Loading and running a quantized TensorFlow Lite model on Android

Following up on my blog post on training a TensorFlow Lite model with AutoML Vision Edge, this blog post aims to teach you how to load that .tflite model into an Android app and run inference (i.e. predictions) on it.

If you haven’t read that previous blog on training your own TensorFlow Lite model, I highly suggest that you do so before proceeding with this blog:

Prologue

Prologue

I’m currently training a few machine learning models to use them in my app AfterShoot, and while AutoML Vision Edge allows us to upload images and see how well the model performs, I still have to download and embed the trained model on a mobile device for practical usage.

In this blog, I’ll be outlining how to do just this in an Android app. Specifically, we’ll be loading in a quantized version of a TFLite model (more on what that’s all about later). Let’s get started!

Step 1: Download the trained model from AutoML Vision Edge

The first step is to download the trained .tflite model onto your local system. You can do this from your Firebase console by clicking the “Use Model” button from your model’s page, and then selecting the option to “Download” the trained model.

Upon clicking the Download button, you’ll have a zip file containing your .tflite file and a dict.txt file containing the labels that your model is trained on.

Step 2: Find out the input and output parameters of the model

The next step is to figure out what type of input your model expects and what output it will eventually return once it’s processed the input image.

An easy way to do this is to navigate to Netron and upload your model there.

The input and outputs for my model look like the following:

What this essentially means is that my model expects a 224×224 RGB image as input and it returns a 2-D array containing a single row that itself has an array of 3 items, each of which contains an integer.

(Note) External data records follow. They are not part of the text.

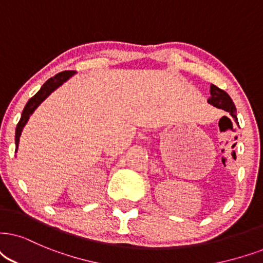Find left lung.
<instances>
[{
    "mask_svg": "<svg viewBox=\"0 0 263 263\" xmlns=\"http://www.w3.org/2000/svg\"><path fill=\"white\" fill-rule=\"evenodd\" d=\"M210 95H211V97L208 99V102L216 108L223 109V110L228 111L229 114L232 115V118L234 119L235 122L238 124L237 109H235L234 103H233V101H232V98L228 96V93L224 92L223 89L218 88L217 86L211 85L210 86Z\"/></svg>",
    "mask_w": 263,
    "mask_h": 263,
    "instance_id": "8db88e82",
    "label": "left lung"
}]
</instances>
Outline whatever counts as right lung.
<instances>
[{"mask_svg":"<svg viewBox=\"0 0 263 263\" xmlns=\"http://www.w3.org/2000/svg\"><path fill=\"white\" fill-rule=\"evenodd\" d=\"M74 74H75V71L66 70V71H62V72H59V74L54 75L53 78L48 79L47 81L42 85V87L40 88V91L36 93L34 97H31L29 99V102L26 103L24 110H23V112H22L21 120H19L18 125H16V128H15V152L18 151L19 138H21L22 131H23V128H24V126L26 125V122H28L30 115L35 111V109L37 108L39 105L41 104V103L45 101V99L47 98L53 91H54V89H57L59 86H62L65 81H68V80L70 79Z\"/></svg>","mask_w":263,"mask_h":263,"instance_id":"1","label":"right lung"}]
</instances>
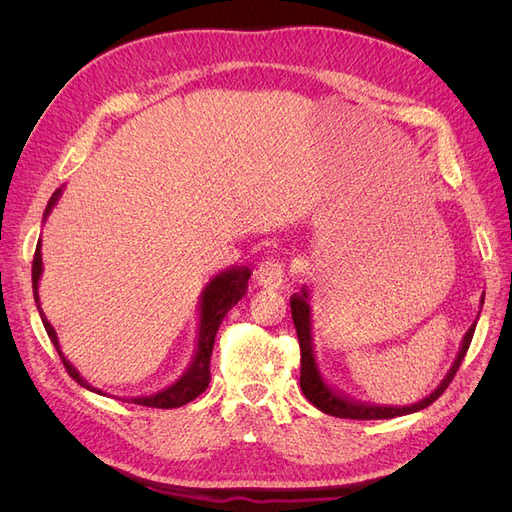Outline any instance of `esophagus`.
<instances>
[{
  "label": "esophagus",
  "instance_id": "1",
  "mask_svg": "<svg viewBox=\"0 0 512 512\" xmlns=\"http://www.w3.org/2000/svg\"><path fill=\"white\" fill-rule=\"evenodd\" d=\"M256 282L260 288L277 290L284 286V265L280 260H267L262 262L256 271Z\"/></svg>",
  "mask_w": 512,
  "mask_h": 512
}]
</instances>
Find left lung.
I'll list each match as a JSON object with an SVG mask.
<instances>
[{"instance_id":"obj_1","label":"left lung","mask_w":512,"mask_h":512,"mask_svg":"<svg viewBox=\"0 0 512 512\" xmlns=\"http://www.w3.org/2000/svg\"><path fill=\"white\" fill-rule=\"evenodd\" d=\"M312 297H309L307 284H303L301 292L292 294L290 297V309H292V322L294 329H297L299 335V346H301V391L303 395L312 401V406H316L320 412L331 414V416H339V418H356V421H374V418H395V416H404V414H412L427 408L429 404L436 401L448 384H451L453 376L457 374V369L466 356L472 335L476 329V320L480 316H476V320L472 322V327L468 329V333L463 335L459 352L455 356V361L451 365V369L446 371V376L442 378V382L433 389L427 397H423L421 401L410 406H380V404H369V401H359L352 399L344 393L335 391L333 386L324 380L322 371H320V363L316 356V348H314V320H312ZM485 303V292L480 297V307Z\"/></svg>"}]
</instances>
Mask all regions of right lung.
Masks as SVG:
<instances>
[{"label": "right lung", "instance_id": "obj_1", "mask_svg": "<svg viewBox=\"0 0 512 512\" xmlns=\"http://www.w3.org/2000/svg\"><path fill=\"white\" fill-rule=\"evenodd\" d=\"M61 192H64V185H61L59 190H55V194L51 196L49 205L44 209L42 215V224L49 218L53 207L57 205V200L61 198ZM42 243L38 239L36 245V254H34V265H32V286H34V299H36V307H38V314L42 318V324L46 333H49L51 342L55 346V350L59 352L61 361H64L68 374L72 376V380L79 382L83 389L91 391V393H98L102 395L100 389L96 386H91L76 367L66 359L64 352H61L59 346V337L55 333V329L51 327V322L46 320L42 307H40V277H42ZM252 271L245 269V267H232L226 269L222 273H218L213 277V280L203 288L200 292V301H198V329H196V348H194V356H192V363L188 365V369L183 371V376L175 382L166 386V389L158 391V393H151V395H141V397H126L123 401H132V404L138 406H149V408H179L190 404L192 399H196L200 393H203L207 386H209V361H211V350H213V342H215V333H218L220 324L226 316V312L230 307H235L241 297L247 290V280H250Z\"/></svg>", "mask_w": 512, "mask_h": 512}]
</instances>
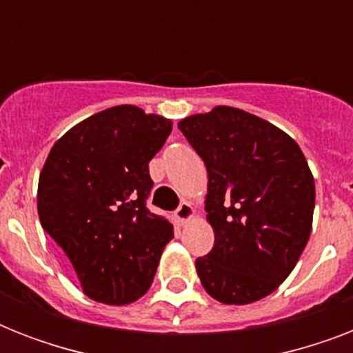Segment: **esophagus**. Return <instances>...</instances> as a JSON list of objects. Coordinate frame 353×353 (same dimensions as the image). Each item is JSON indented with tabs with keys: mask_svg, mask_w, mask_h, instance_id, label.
Returning <instances> with one entry per match:
<instances>
[{
	"mask_svg": "<svg viewBox=\"0 0 353 353\" xmlns=\"http://www.w3.org/2000/svg\"><path fill=\"white\" fill-rule=\"evenodd\" d=\"M176 221L177 225H185L190 218H194V207L188 201H185V203H181L179 207H177L176 210Z\"/></svg>",
	"mask_w": 353,
	"mask_h": 353,
	"instance_id": "obj_1",
	"label": "esophagus"
}]
</instances>
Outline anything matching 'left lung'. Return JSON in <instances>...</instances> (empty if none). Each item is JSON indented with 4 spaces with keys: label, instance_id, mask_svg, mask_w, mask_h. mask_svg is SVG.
<instances>
[{
    "label": "left lung",
    "instance_id": "left-lung-1",
    "mask_svg": "<svg viewBox=\"0 0 353 353\" xmlns=\"http://www.w3.org/2000/svg\"><path fill=\"white\" fill-rule=\"evenodd\" d=\"M207 166V221L214 247L196 260L205 291L221 304L273 293L312 232L315 181L301 146L271 122L231 106L179 121Z\"/></svg>",
    "mask_w": 353,
    "mask_h": 353
}]
</instances>
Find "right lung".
<instances>
[{"instance_id": "1", "label": "right lung", "mask_w": 353, "mask_h": 353, "mask_svg": "<svg viewBox=\"0 0 353 353\" xmlns=\"http://www.w3.org/2000/svg\"><path fill=\"white\" fill-rule=\"evenodd\" d=\"M170 132V119L122 104L79 122L47 155L40 223L93 301L130 304L154 282L174 227L146 209L154 185L148 163Z\"/></svg>"}]
</instances>
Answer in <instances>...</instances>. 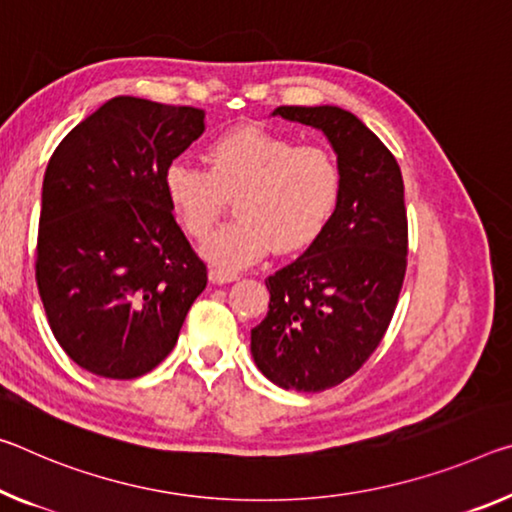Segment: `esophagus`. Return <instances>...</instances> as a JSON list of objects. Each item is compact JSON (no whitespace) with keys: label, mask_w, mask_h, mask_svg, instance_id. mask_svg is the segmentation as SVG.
Here are the masks:
<instances>
[{"label":"esophagus","mask_w":512,"mask_h":512,"mask_svg":"<svg viewBox=\"0 0 512 512\" xmlns=\"http://www.w3.org/2000/svg\"><path fill=\"white\" fill-rule=\"evenodd\" d=\"M237 278H239V275L234 273V271L216 269V266H214L212 271H209V280H212L214 285H227V282H234V280H237Z\"/></svg>","instance_id":"1"}]
</instances>
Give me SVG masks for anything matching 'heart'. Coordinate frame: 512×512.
<instances>
[{
    "mask_svg": "<svg viewBox=\"0 0 512 512\" xmlns=\"http://www.w3.org/2000/svg\"><path fill=\"white\" fill-rule=\"evenodd\" d=\"M207 168L170 161L164 189L184 230L205 239L234 198L237 221L202 243V255L225 271L243 269L271 248L289 255L326 232L342 196V170L321 145H298L257 125L209 141Z\"/></svg>",
    "mask_w": 512,
    "mask_h": 512,
    "instance_id": "obj_1",
    "label": "heart"
}]
</instances>
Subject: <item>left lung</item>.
<instances>
[{"mask_svg": "<svg viewBox=\"0 0 512 512\" xmlns=\"http://www.w3.org/2000/svg\"><path fill=\"white\" fill-rule=\"evenodd\" d=\"M273 116L326 134L342 196L326 232L269 275L264 321L250 330L257 369L282 389L323 392L353 376L392 321L405 278L408 218L394 154L342 107H278Z\"/></svg>", "mask_w": 512, "mask_h": 512, "instance_id": "left-lung-1", "label": "left lung"}]
</instances>
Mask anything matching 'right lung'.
Instances as JSON below:
<instances>
[{"label": "right lung", "mask_w": 512, "mask_h": 512, "mask_svg": "<svg viewBox=\"0 0 512 512\" xmlns=\"http://www.w3.org/2000/svg\"><path fill=\"white\" fill-rule=\"evenodd\" d=\"M202 132V109L118 95L81 120L47 164L38 294L56 342L95 376L152 371L207 287V266L164 189L168 164Z\"/></svg>", "instance_id": "1"}]
</instances>
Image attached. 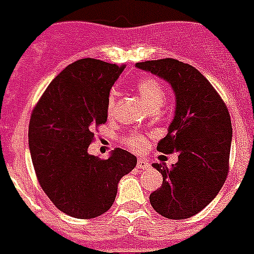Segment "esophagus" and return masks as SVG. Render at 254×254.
<instances>
[{
	"mask_svg": "<svg viewBox=\"0 0 254 254\" xmlns=\"http://www.w3.org/2000/svg\"><path fill=\"white\" fill-rule=\"evenodd\" d=\"M136 167H138L139 170H147V168H150V164H149L147 160L139 159L138 160V163H136Z\"/></svg>",
	"mask_w": 254,
	"mask_h": 254,
	"instance_id": "esophagus-1",
	"label": "esophagus"
}]
</instances>
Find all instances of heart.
I'll return each mask as SVG.
<instances>
[{"label":"heart","instance_id":"b5f03b06","mask_svg":"<svg viewBox=\"0 0 254 254\" xmlns=\"http://www.w3.org/2000/svg\"><path fill=\"white\" fill-rule=\"evenodd\" d=\"M136 91L141 97V100L143 104L149 107L150 109L154 108H160L165 101V90L164 86L160 83L159 80L153 76H146V78H142L138 83H136ZM115 102H116V97L115 93L109 94L108 98V109L109 112H112L113 108H115ZM126 143L134 149V150H145L147 146V139L146 136L141 135V134H131L127 139Z\"/></svg>","mask_w":254,"mask_h":254}]
</instances>
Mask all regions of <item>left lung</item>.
<instances>
[{"label":"left lung","mask_w":254,"mask_h":254,"mask_svg":"<svg viewBox=\"0 0 254 254\" xmlns=\"http://www.w3.org/2000/svg\"><path fill=\"white\" fill-rule=\"evenodd\" d=\"M136 66L165 79L176 98L175 116L157 150L179 152L178 163L171 168L153 164L163 175V185L150 194V204L167 219H188L204 209L226 182L233 136L230 113L194 66L175 59L143 61Z\"/></svg>","instance_id":"1"}]
</instances>
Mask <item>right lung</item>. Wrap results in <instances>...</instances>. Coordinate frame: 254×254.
I'll list each match as a JSON object with an SVG mask.
<instances>
[{"mask_svg":"<svg viewBox=\"0 0 254 254\" xmlns=\"http://www.w3.org/2000/svg\"><path fill=\"white\" fill-rule=\"evenodd\" d=\"M124 65L95 59L69 64L34 108L28 146L38 182L57 209L76 219L105 213L118 183L134 170L136 157L115 149L109 159L87 153L94 128L108 119V98Z\"/></svg>","mask_w":254,"mask_h":254,"instance_id":"1","label":"right lung"}]
</instances>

Step 3: Add the model and TensorFlow to your app

In step 3, add the model’s file and the TensorFlow dependency to your app.

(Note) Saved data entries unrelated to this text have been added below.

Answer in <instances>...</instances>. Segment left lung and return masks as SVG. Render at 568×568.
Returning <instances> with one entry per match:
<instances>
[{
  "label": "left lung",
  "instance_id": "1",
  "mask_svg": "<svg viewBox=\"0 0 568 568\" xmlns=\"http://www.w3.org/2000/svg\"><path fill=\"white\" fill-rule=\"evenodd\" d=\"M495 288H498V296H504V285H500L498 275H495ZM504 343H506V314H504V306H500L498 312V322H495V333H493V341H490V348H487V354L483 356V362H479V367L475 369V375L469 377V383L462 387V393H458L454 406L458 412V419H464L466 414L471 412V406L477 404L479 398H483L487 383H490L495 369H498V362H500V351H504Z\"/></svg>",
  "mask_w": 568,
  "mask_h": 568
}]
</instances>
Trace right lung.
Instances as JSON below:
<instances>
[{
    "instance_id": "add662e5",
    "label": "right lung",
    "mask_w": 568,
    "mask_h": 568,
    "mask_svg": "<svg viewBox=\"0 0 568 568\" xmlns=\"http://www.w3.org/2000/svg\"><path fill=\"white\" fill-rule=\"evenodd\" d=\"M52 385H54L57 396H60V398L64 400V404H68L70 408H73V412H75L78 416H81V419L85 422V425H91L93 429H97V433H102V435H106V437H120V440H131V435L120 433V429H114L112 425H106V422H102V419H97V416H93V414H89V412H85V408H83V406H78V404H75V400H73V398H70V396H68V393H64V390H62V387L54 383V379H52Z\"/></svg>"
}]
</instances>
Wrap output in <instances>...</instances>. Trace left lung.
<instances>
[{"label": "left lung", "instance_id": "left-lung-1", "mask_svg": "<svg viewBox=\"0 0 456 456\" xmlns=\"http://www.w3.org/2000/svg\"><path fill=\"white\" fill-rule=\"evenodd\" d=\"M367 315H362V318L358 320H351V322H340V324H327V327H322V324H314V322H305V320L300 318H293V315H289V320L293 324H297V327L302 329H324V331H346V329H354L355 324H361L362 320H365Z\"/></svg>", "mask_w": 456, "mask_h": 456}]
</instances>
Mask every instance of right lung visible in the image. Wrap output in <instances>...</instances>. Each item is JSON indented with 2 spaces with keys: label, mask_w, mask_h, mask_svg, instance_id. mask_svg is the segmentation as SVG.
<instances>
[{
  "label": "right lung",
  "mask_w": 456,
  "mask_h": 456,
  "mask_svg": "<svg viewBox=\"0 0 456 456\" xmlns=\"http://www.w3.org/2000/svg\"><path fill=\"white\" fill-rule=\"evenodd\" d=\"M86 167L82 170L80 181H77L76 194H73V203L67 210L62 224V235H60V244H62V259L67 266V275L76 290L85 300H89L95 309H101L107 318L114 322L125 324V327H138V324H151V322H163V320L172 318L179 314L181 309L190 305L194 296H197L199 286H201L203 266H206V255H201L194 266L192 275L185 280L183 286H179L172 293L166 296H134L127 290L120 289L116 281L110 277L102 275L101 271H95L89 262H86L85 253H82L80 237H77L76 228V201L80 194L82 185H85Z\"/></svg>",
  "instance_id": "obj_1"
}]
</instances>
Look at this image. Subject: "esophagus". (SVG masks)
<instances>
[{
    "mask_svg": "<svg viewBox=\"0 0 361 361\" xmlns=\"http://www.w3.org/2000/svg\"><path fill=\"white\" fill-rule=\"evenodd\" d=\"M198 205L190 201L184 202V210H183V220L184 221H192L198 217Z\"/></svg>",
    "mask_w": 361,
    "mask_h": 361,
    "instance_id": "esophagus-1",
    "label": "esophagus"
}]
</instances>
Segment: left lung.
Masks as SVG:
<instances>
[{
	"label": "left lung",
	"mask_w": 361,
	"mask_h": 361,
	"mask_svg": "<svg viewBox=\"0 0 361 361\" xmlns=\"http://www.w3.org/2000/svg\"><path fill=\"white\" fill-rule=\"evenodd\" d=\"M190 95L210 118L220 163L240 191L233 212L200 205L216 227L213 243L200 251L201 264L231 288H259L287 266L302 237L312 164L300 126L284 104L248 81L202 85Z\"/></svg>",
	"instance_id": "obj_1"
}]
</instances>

To add the model, open Android Studio and select “File -> New Folder -> Assets Folder”. This should create an assets folder in your app—move the tflite model to this folder, along with the dict.txt file containing your labels.

Once done, it should look like this:

After this, open your app’s build.gradle file and add the following dependency to your dependencies block:

dependencies {
  ...
  implementation 'org.tensorflow:tensorflow-lite:+'
  ...
}

Step 4: Load the model file from assets

To actually use the model, you first need to load it from the assets folder. To do this, you can use the following method:

class ProgressActivity : AppCompatActivity(){
    ...
    private fun loadModelFile(): MappedByteBuffer? {
        val fileDescriptor: AssetFileDescriptor = assets.openFd("model.tflite")
        val inputStream = FileInputStream(fileDescriptor.fileDescriptor)
        val fileChannel: FileChannel = inputStream.channel
        val startOffset: Long = fileDescriptor.startOffset
        val declaredLength: Long = fileDescriptor.declaredLength
        return fileChannel.map(FileChannel.MapMode.READ_ONLY, startOffset, declaredLength)
    }
    ...
}

The method above will read our tflite model and return a MappedByteBuffer object. We can then use this object to create our interpreter like so:

class ProgressActivity : AppCompatActivity(){
...
    val interpreter by lazy {
        Interpreter(loadModelFile())
    }
    
    private fun loadModelFile(): MappedByteBuffer {
        val fileDescriptor: AssetFileDescriptor = assets.openFd("model.tflite")
        val inputStream = FileInputStream(fileDescriptor.fileDescriptor)
        val fileChannel: FileChannel = inputStream.channel
        val startOffset: Long = fileDescriptor.startOffset
        val declaredLength: Long = fileDescriptor.declaredLength
        return fileChannel.map(FileChannel.MapMode.READ_ONLY, startOffset, declaredLength)
    }
...
}

Step 5: Preparing the input

Before we pass any image to this interpreter, it’s important that we prepare the input accordingly.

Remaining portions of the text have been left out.